I crept to the end of the diving board at the community swimming pool and jumped. My seven-year-old body plunged into water far deeper than I expected. Popping to the surface, I thrashed frantically – I didn’t know how to swim. A friend tried to help me, but in my panic, I pulled her under. The lifeguard, asleep in the chair, did nothing, but somehow, I made it out. Later that afternoon, when my mother picked me up, I told her how I had “almost drowned” – but she didn’t believe me …
For years, whenever I told this story – to myself or someone else – I always focused on the ending: my mother’s refusal to listen to what happened to me. No matter how many times I recalled the event, I never got beyond that last scene. But was that the real message of the story?
The Snapshot Method
That’s when I began to go deeper, exploring the details and dynamics to add texture, context, and meaning. It’s part of a technique I call “the snapshot method,” and I’ve taught it in writing workshops over the years.
With this technique, we don’t go broad into a linear chain of events, but instead focus deeply on one specific snapshot in time. It’s a great tool for telling our stories, enabling us to recall additional details and uncover meanings that had been hidden for years. Today, as a fiction writer of the Ohnita Harbor Mystery Series, I have also found this same technique can help develop the story, such as using flashbacks for character development.
Writing in Snapshots
Here’s how it works:
Pick a Snapshot
Imagine that you’re paging through an enormous photo album that captures every event in your life. See yourself as a baby, a child, a teenager, young adult, and onward into your life. After a couple of minutes of mental exploration – don’t ruminate too much – pick one image. That’s your snapshot.

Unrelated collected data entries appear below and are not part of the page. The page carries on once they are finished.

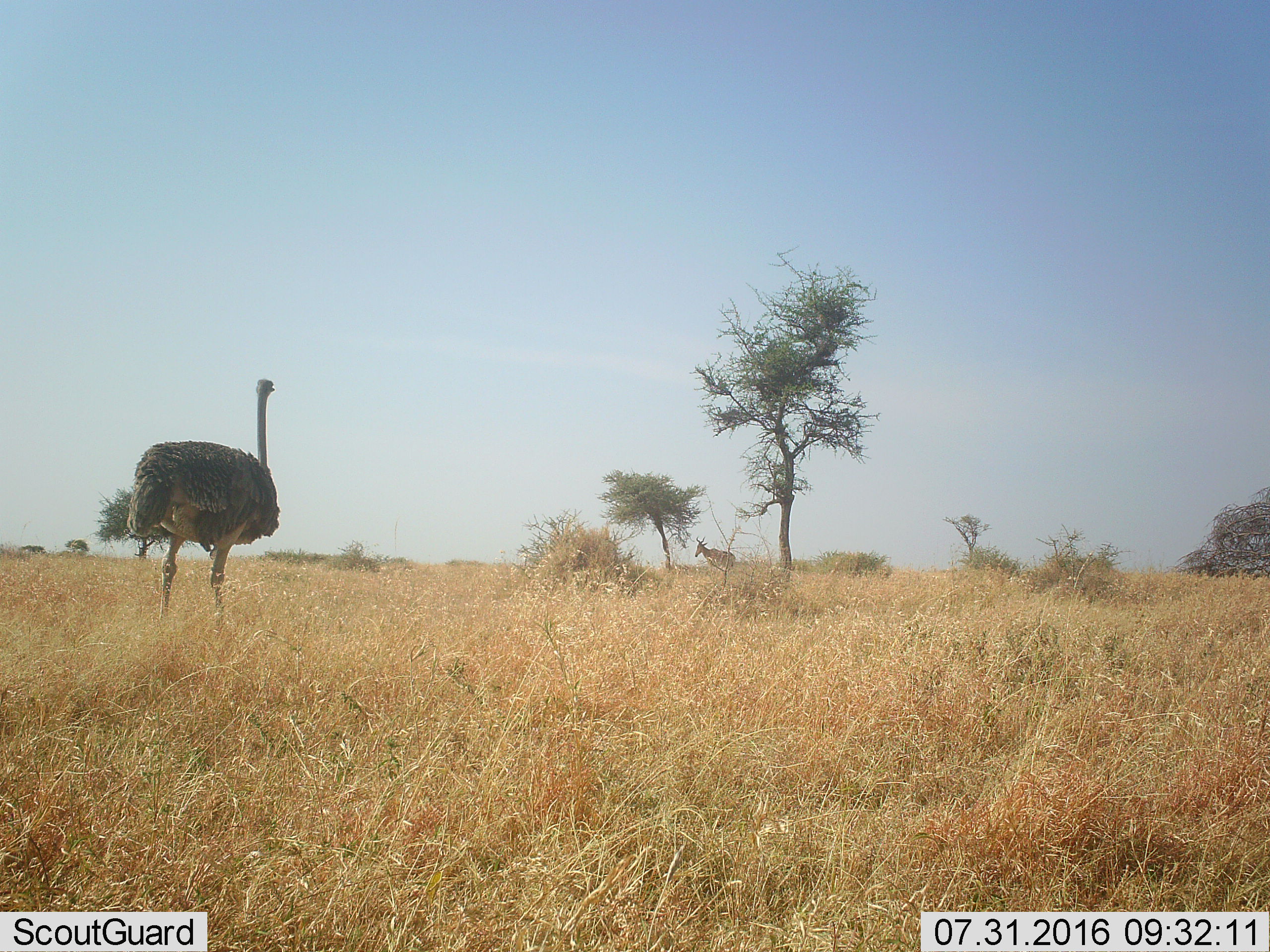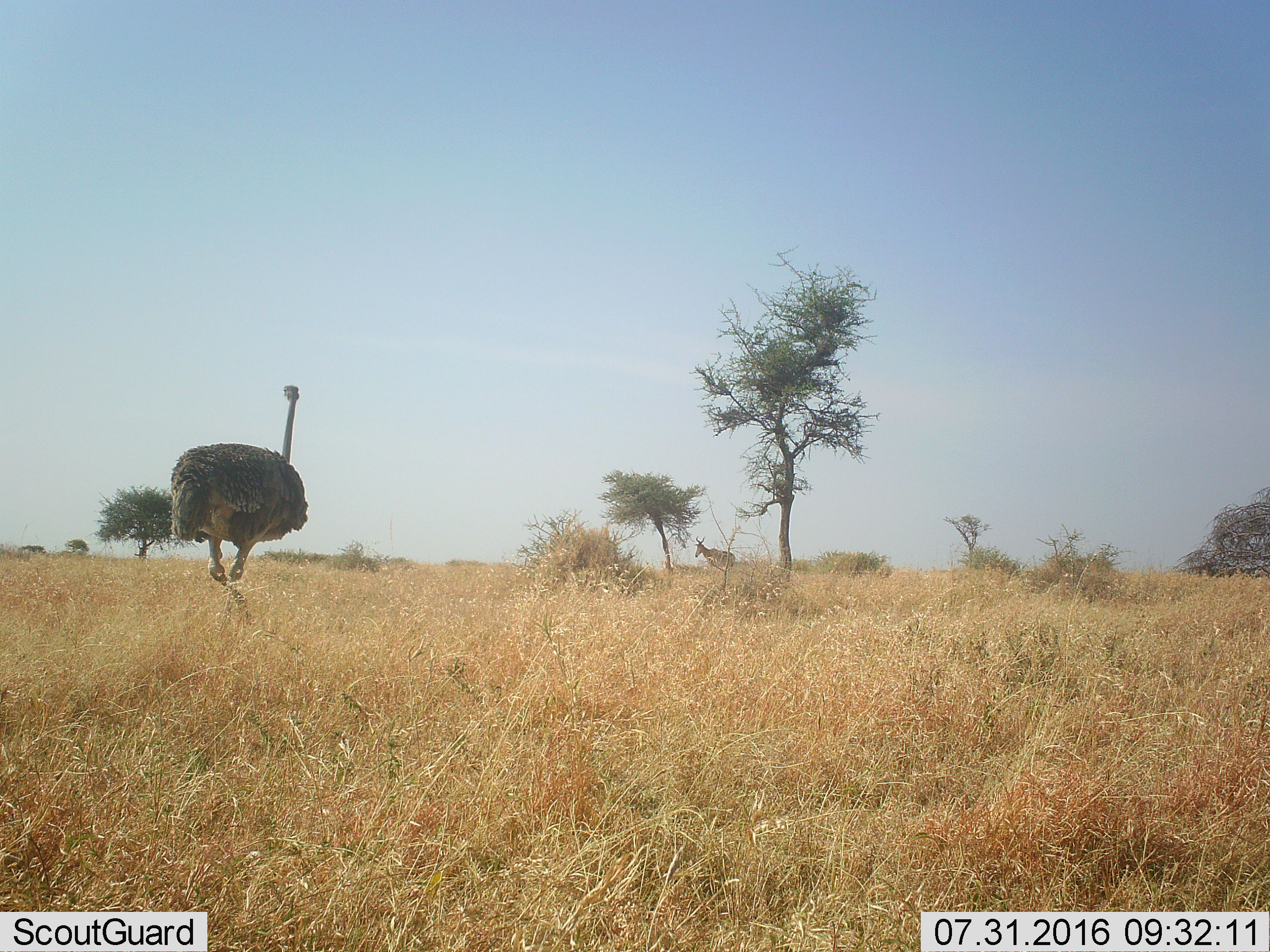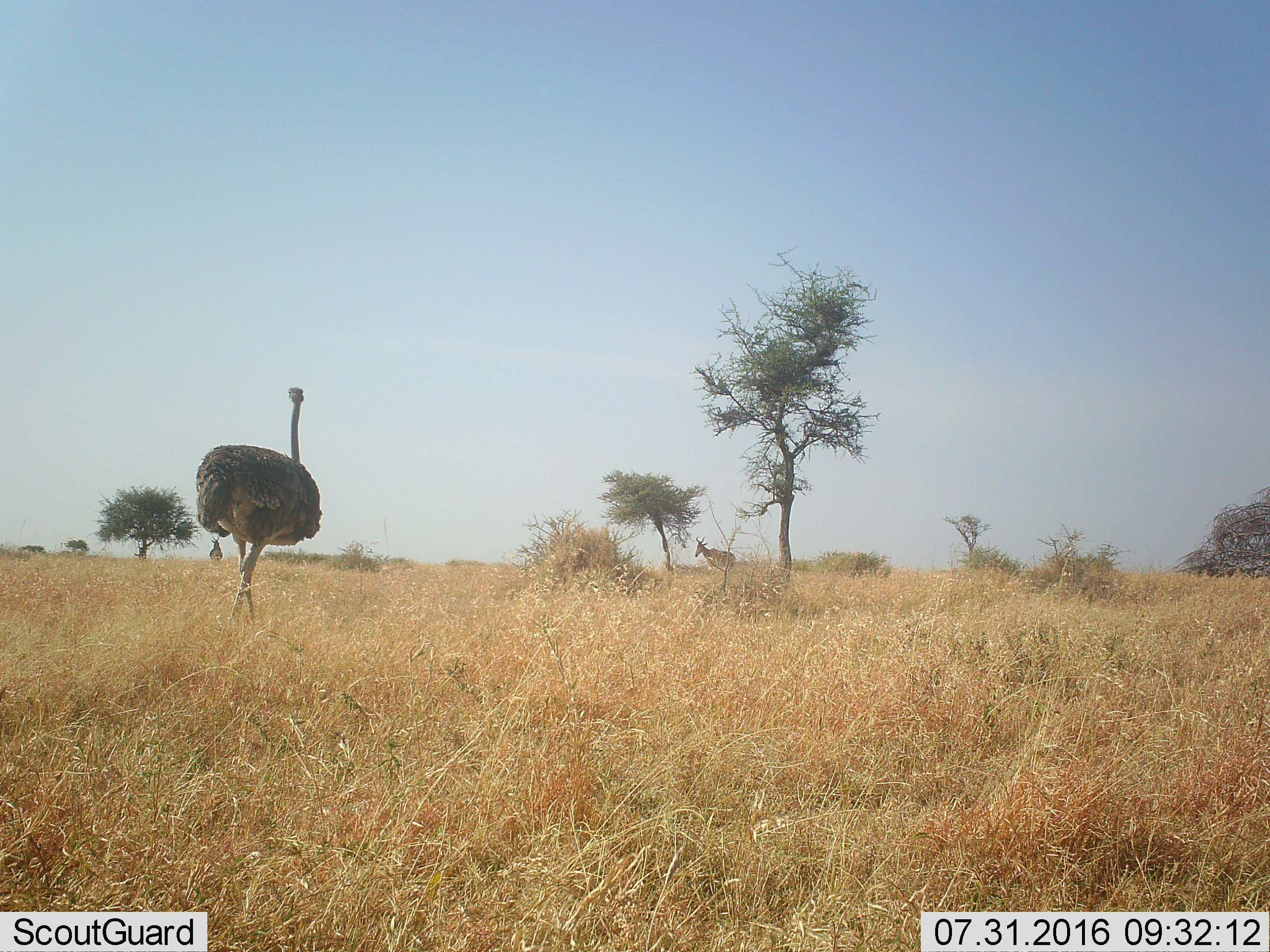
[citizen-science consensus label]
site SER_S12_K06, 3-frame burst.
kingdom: Animalia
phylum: Chordata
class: Mammalia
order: Artiodactyla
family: Bovidae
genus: Alcelaphus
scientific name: Alcelaphus buselaphus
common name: hartebeest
Hartebeest (Alcelaphus buselaphus), count 2. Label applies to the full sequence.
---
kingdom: Animalia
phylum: Chordata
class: Aves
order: Struthioniformes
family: Struthionidae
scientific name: Struthionidae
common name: ostrich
Ostrich (Struthionidae), count 1. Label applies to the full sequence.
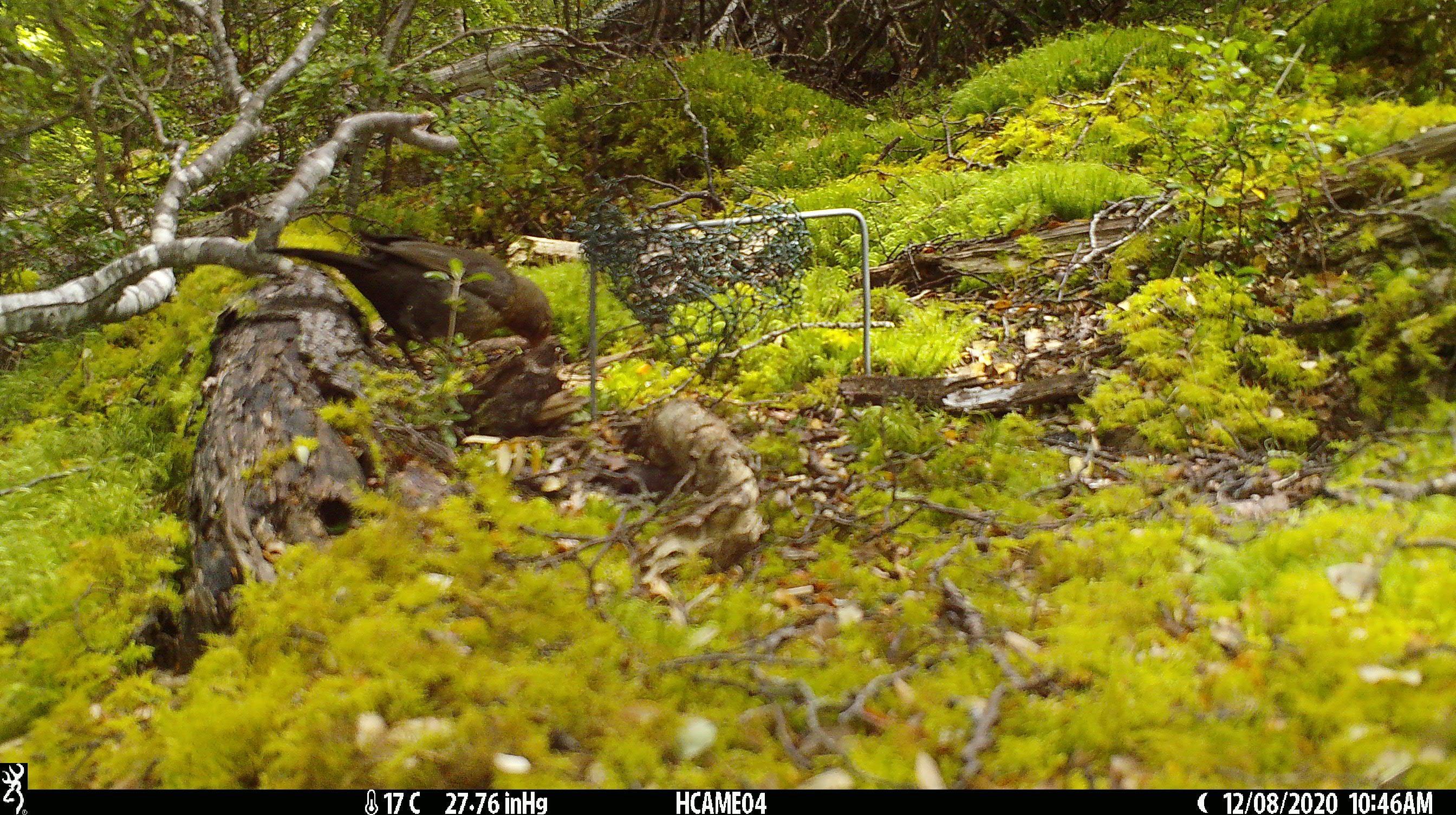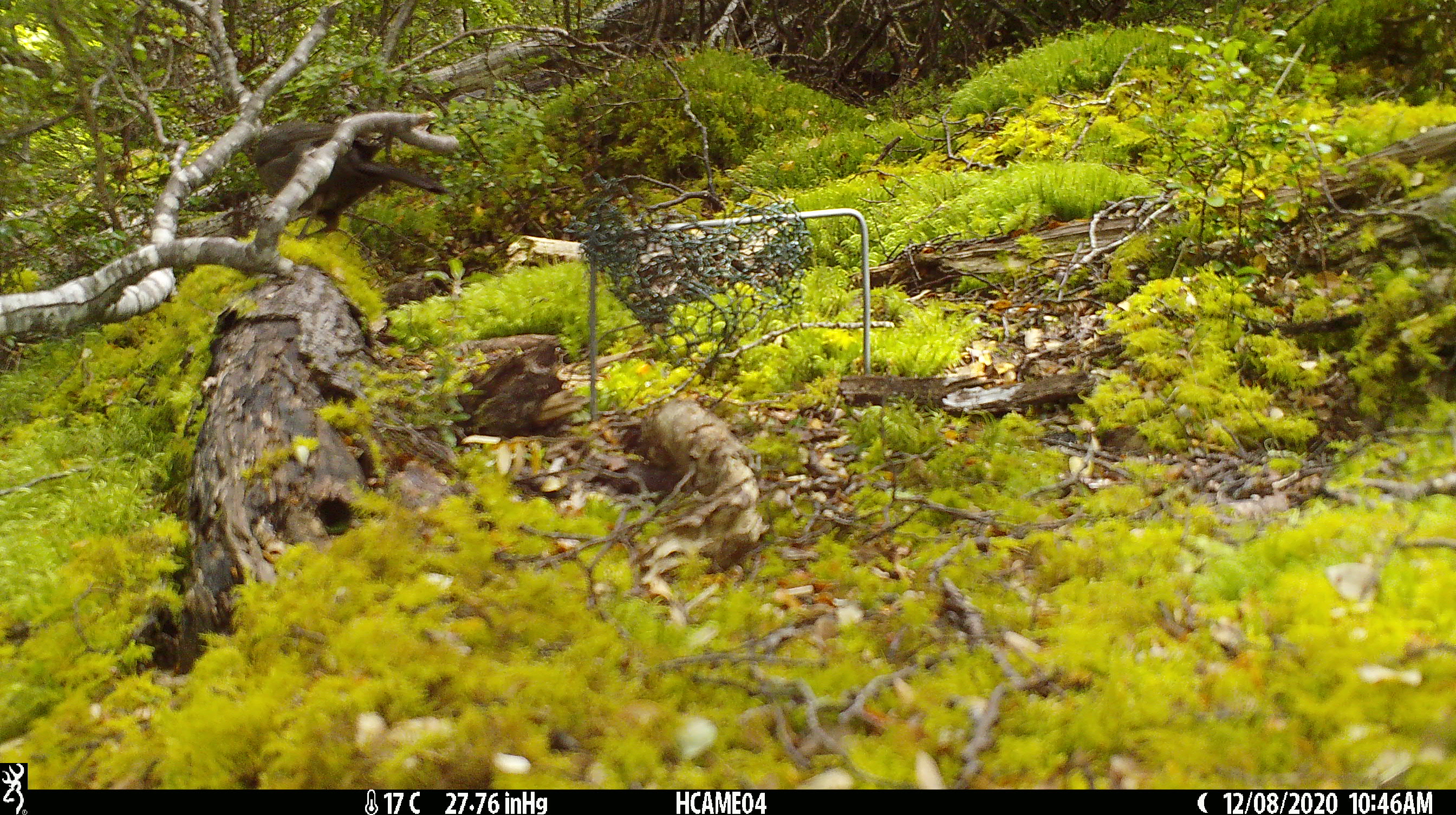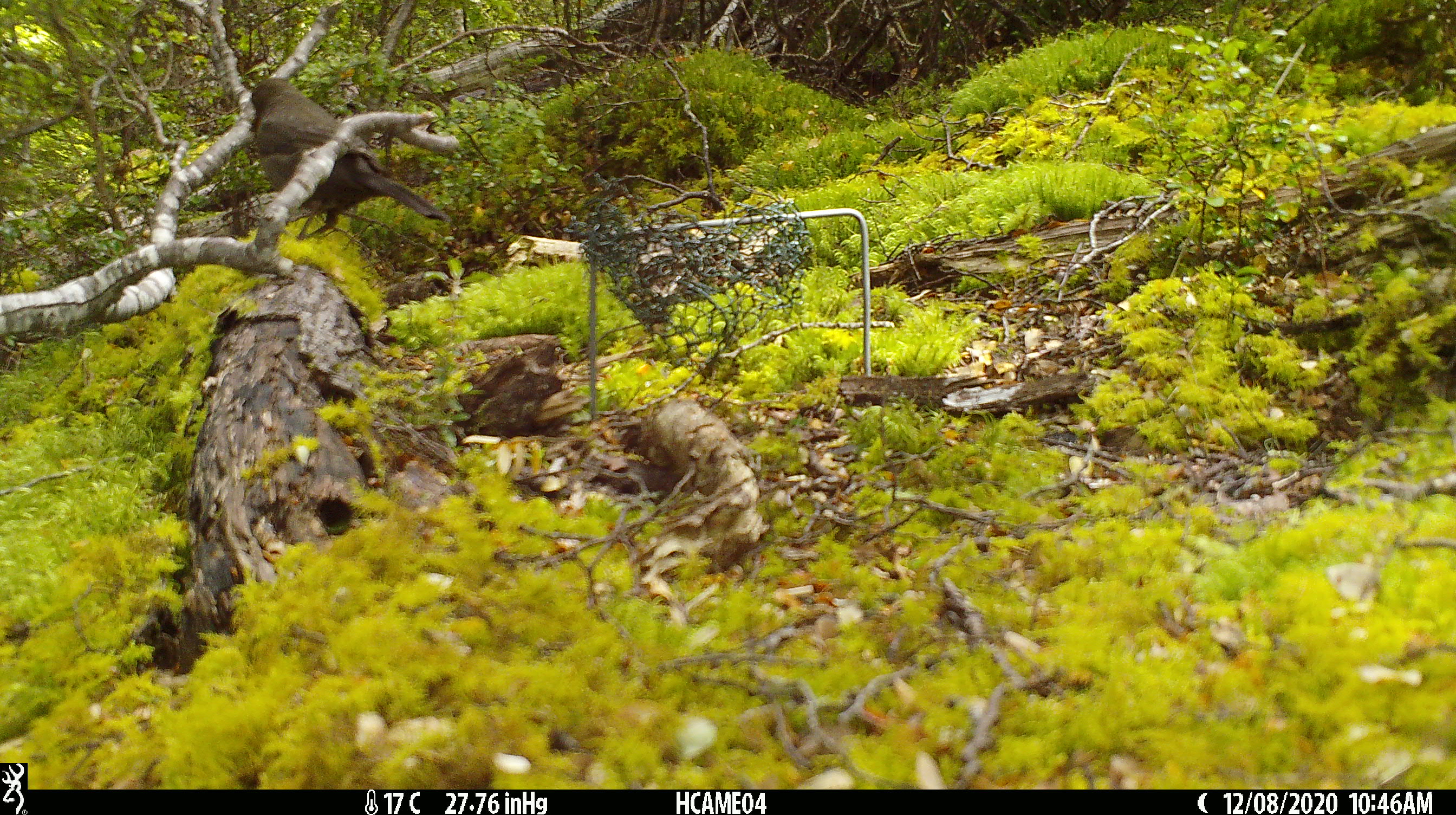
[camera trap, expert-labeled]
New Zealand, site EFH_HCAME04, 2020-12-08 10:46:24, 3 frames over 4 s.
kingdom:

Yes, you can use real photos. But most of us don’t have extensive albums that capture every moment. The exercise of exploring memories mentally helps us access many more images that are just below the surface, waiting to capture our attention.
What’s in the Picture?
Write down the details of what you recall. This is the first layer – the basic facts of where, when, and who. Then examine it more closely. What had happened just before – or immediately after? Who is in the background? And who is missing? The more you look at this picture, the more you’ll see and remember. This not only fuels your creative writing, but it’s also a great journaling exercise.
Why This Picture?
Out of a lifetime of possible scenes and images, you picked this one – why? In my own case, I kept returning to the swimming pool story – and not just because I had been afraid of drowning. The answer is in the emotions evoked. Neuroscience tells us that strong emotions – love, joy, sadness, fear – help us recall and record memories more vividly.
In a writing workshop on the snapshot technique that I taught a few years ago, a man in his late 80s remembered being 16 years old and leaving the farm with his family to move into the city – and having to leave his dog behind. He teared up as he recalled a loss that marked the end of his childhood and thrust him into adulthood.
Another workshop student was a very successful woman who focused on the day she left for college, the first in her family to do so. She recalled her pride at being a trailblazer and relief at escaping her rural childhood, but also worry over what would become of her younger siblings.
In the same way, the more you explore the emotional landscape of your memory – and capture it in writing – the more layers and nuances you’ll see in your story.
Write Around the Edges
Shift away from the center of the action and take note of what was happening in the background – off stage, as it were, outside the scene. I call this “writing around the edges.” For example, around the edges of my swimming pool story is the fact that one of my sisters had been hit by a car four years earlier and was facing more corrective surgeries.
This fact influenced my mothers’ reaction. Not only did she refuse to believe anything had happened to me (I looked perfectly fine), but she probably couldn’t contemplate the possibility. This doesn’t change how I felt in the moment, but it does add depth to the story by revealing my childhood family dynamic.
Take Another Look
With the insights from the “edges,” we turn our attention once again to the center of the scene for a fuller experience of the who, what, where of the story. For example, the elderly man who had left his dog behind on the farm also recalled how his father had pressed his lips together to hide his own sadness.
The successful woman pushed beyond her guilt-laden feelings of responsibility for her siblings to recall how proud they were of her and excited every time she came home. These additional layers of meaning add complexity, and that’s probably why we were drawn to these mental snapshots in the first place – because they have more to tell us.
This Brings Me Back to My Own Story
Thrashing around in that swimming pool, I had feared drowning, and yet somehow, I had gotten out. I recalled saying a prayer – “God, if I die, it’s okay…” – and the primal survival instinct it triggered. Suddenly, my arms began moving, as if on their own, windmilling against the water. Slowly, I made my way to the edge of the pool and climbed out.
And there it was – the meaning I had overlooked for so many years: No matter how deep the water, I can save myself. Now, that’s a story of my life I want to explore and tell.
Let’s Have a Conversation:
If you could pick one snapshot of your life to tell its story, what would it be? How has it shaped you in the person you are today? Have you considered the backstory to your snapshot? What depth does it provide? How would it change your story today?